YOUR OBJECTIVE →
Nothing but the lines below from the one with "New Listing - Stunning" through the one with "QUEEN ANNE STYLE" should be output, each exactly as given, and no pictures.

═══ PROVIDED RECORDS

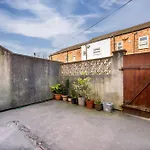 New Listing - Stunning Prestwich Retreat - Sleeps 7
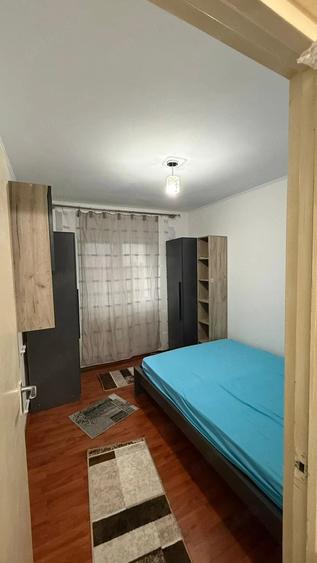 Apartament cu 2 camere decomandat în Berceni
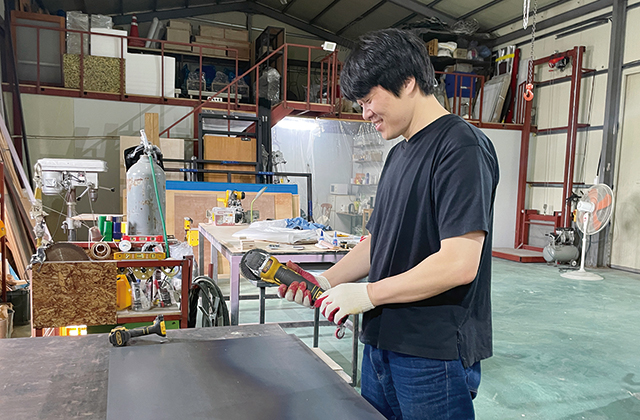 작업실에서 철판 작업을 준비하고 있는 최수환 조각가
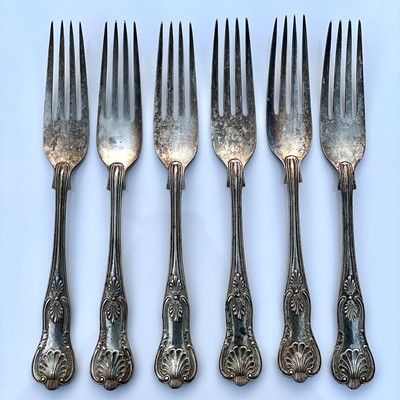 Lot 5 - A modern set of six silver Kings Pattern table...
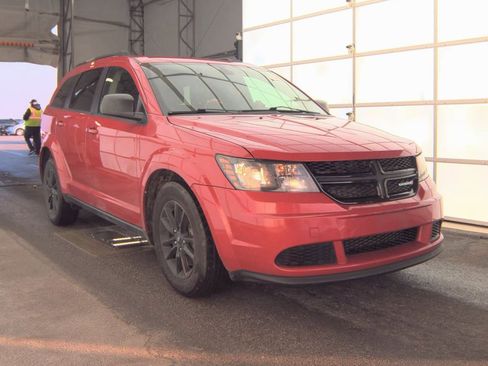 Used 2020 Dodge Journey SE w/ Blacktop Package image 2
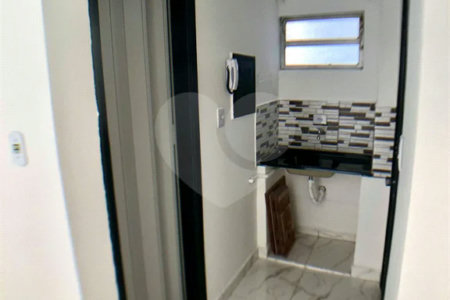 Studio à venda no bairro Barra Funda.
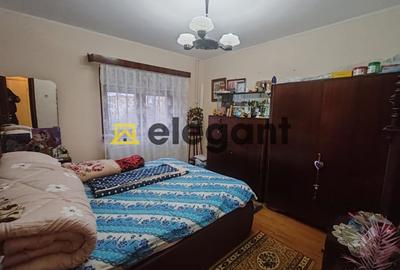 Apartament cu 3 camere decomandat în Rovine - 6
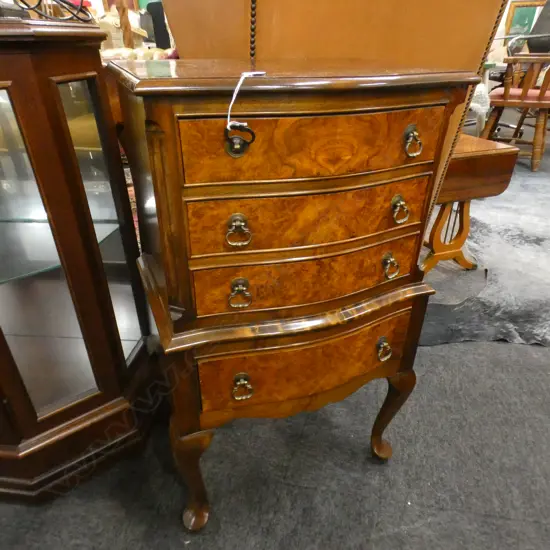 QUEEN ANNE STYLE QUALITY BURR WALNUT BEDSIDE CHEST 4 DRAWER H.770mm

══════
═══ PROVIDED RECORDS

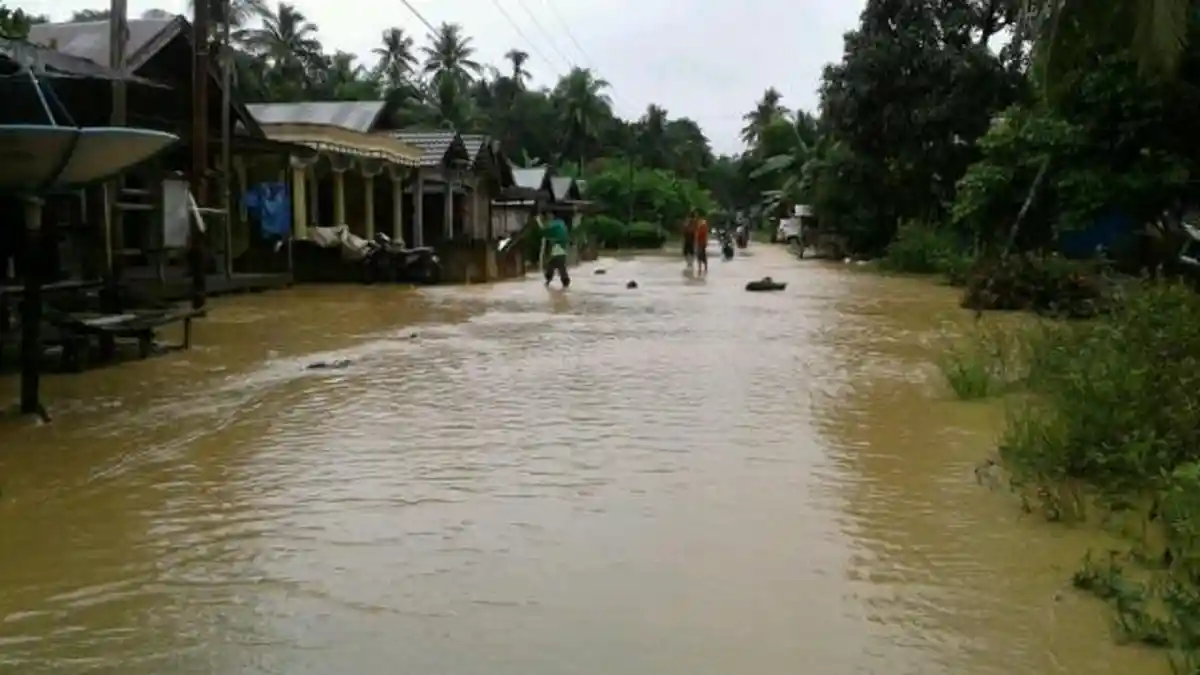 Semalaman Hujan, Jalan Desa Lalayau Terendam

══════

WRITTEN ANSWER →
 New Listing - Stunning Prestwich Retreat - Sleeps 7
 Apartament cu 2 camere decomandat în Berceni
 작업실에서 철판 작업을 준비하고 있는 최수환 조각가
 Lot 5 - A modern set of six silver Kings Pattern table...
 Used 2020 Dodge Journey SE w/ Blacktop Package image 2
 Studio à venda no bairro Barra Funda.
 Apartament cu 3 camere decomandat în Rovine - 6
 QUEEN ANNE STYLE QUALITY BURR WALNUT BEDSIDE CHEST 4 DRAWER H.770mm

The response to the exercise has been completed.